Star Trek Starfleet Academy: polémica por su formato televisivo

Paramount / PR-ADN
La nueva serie Star Trek: Starfleet Academy ha generado controversia entre los fanáticos y críticos, quienes señalan desacuerdos respecto a la estructura y formato del programa, abriendo un debate sobre las expectativas frente a esta esperada producción de la franquicia.
Tl;dr
- La serie comprime un año en solo diez episodios.
- Desarrollo de personajes apresurado y relaciones superficiales.
- El formato breve limita la experiencia académica auténtica.
Nuevos horizontes para una saga icónica
El cierre de la primera temporada de Star Trek: Starfleet Academy ha dejado a la comunidad fan dividida. En tan solo diez episodios, se intenta condensar un ciclo académico completo, una decisión que ha provocado cierta incomodidad entre los seguidores más veteranos. Para muchos, la serie da la sensación de ser una cadena de escenas impactantes hilvanadas, en lugar de una inmersión genuina en el día a día de los cadetes. Este recurso narrativo, aunque dinámico, compromete la riqueza del universo Star Trek, acostumbrado históricamente a ritmos mucho más pausados.
Desarrollo acelerado y vínculos superficiales
Uno de los ejemplos más llamativos lo ofrece el personaje de Sam, interpretado por Kerrice Brooks. Se trata de un holograma adolescente que experimenta, en cuestión de horas televisivas, una evolución emocional que va desde el entusiasmo ingenuo hasta el trauma y la reprogramación total. Sin espacio para digerir cada etapa, resulta complicado percibir con profundidad su crecimiento o el peso real de sus relaciones con figuras como Genesis (Bella Shepard), Jay-Den (Karim Diané) o Caleb (Sandro Rosta).
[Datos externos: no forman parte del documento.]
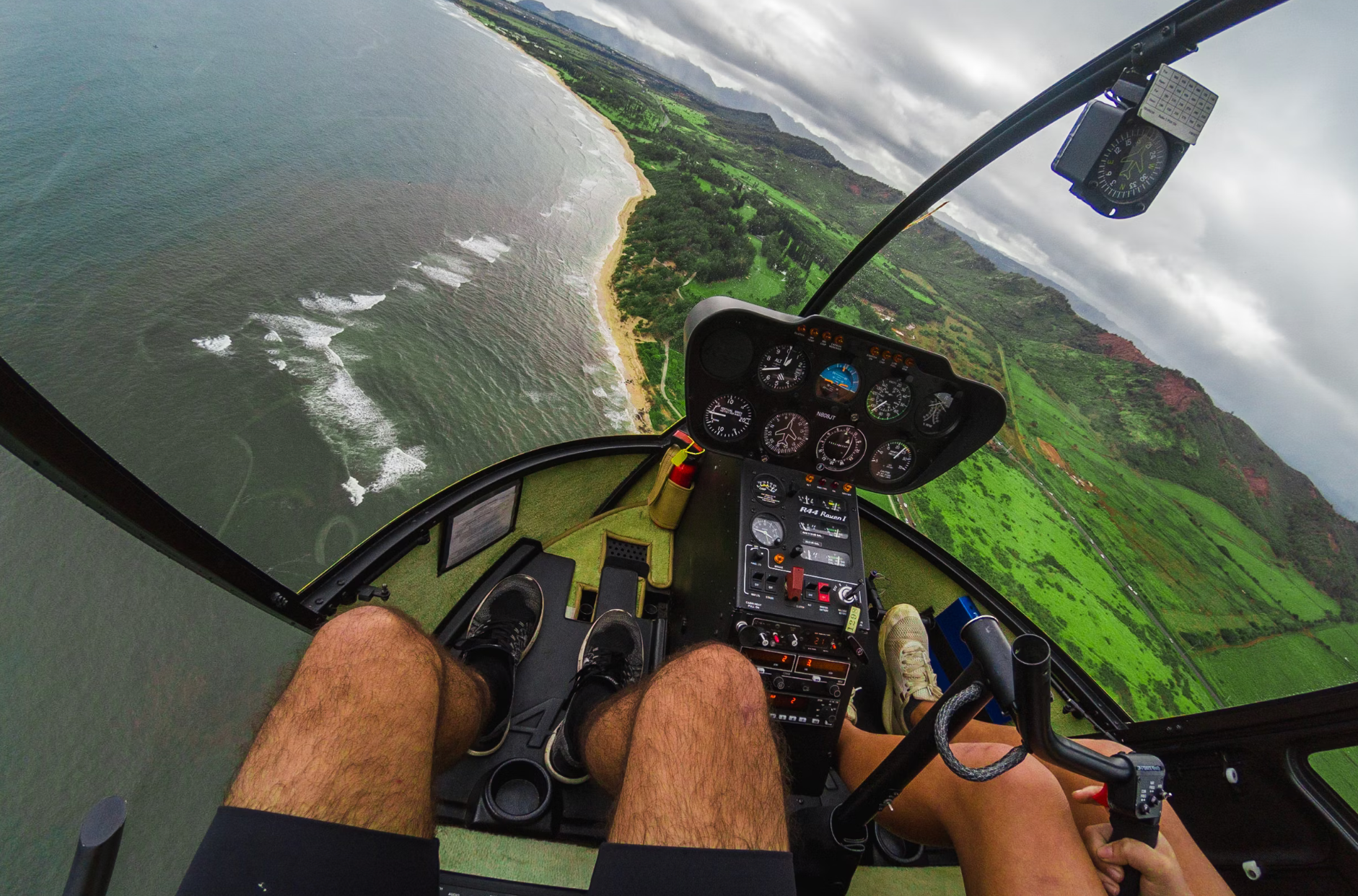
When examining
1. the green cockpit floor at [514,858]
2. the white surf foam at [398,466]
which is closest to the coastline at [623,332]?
the white surf foam at [398,466]

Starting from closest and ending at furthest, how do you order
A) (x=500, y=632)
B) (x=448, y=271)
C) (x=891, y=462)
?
1. (x=500, y=632)
2. (x=891, y=462)
3. (x=448, y=271)

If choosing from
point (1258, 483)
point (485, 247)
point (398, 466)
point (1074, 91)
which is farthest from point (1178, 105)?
point (485, 247)

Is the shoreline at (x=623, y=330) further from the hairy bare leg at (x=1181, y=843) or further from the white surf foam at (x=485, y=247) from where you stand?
the hairy bare leg at (x=1181, y=843)

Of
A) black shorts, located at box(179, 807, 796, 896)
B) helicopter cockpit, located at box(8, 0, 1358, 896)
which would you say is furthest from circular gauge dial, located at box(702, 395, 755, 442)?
black shorts, located at box(179, 807, 796, 896)

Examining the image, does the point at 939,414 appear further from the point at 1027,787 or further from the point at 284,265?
the point at 284,265

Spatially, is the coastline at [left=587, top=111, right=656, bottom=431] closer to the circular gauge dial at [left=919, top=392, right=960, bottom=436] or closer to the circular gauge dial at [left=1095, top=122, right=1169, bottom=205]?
the circular gauge dial at [left=919, top=392, right=960, bottom=436]

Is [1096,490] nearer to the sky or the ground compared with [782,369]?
nearer to the ground

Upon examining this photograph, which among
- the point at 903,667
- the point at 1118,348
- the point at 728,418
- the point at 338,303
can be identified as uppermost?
the point at 1118,348

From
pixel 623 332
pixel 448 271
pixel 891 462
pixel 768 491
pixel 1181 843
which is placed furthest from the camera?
pixel 623 332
Muchas interacciones clave suceden fuera de plano, diluyendo así las conexiones humanas tan valoradas por el público.
La herencia del pasado: ¿un modelo perdido?
Atrás quedan las largas temporadas clásicas —26 episodios anuales— que acompañaban casi al compás del calendario universitario. Aquel formato permitía observar cómo los personajes maduraban lentamente: vivían alegrías cotidianas, enfrentaban crisis excepcionales y forjaban amistades verosímiles. Ahora, con solo tres meses en pantalla, todo se precipita: amistades inmediatas y despedidas abruptas dominan la narración.
¿Por qué importa el tiempo en Starfleet Academy?
Varios elementos explican esta inquietud entre los fans nostálgicos:
- Diversidad cultural: Podría explorarse mejor entre alumnos de orígenes lejanos.
- Cotidianidad: Las pequeñas victorias diarias pierden protagonismo.
- Evolución emocional: Conflictos y reconciliaciones resultan precipitadas.
Quizá sea hora de preguntarse si este ritmo vertiginoso es compatible con el espíritu formativo que prometía Starfleet Academy. Puede que los adolescentes del futuro merezcan algo más que simples retazos: necesitan espacio para crecer ante nuestros ojos.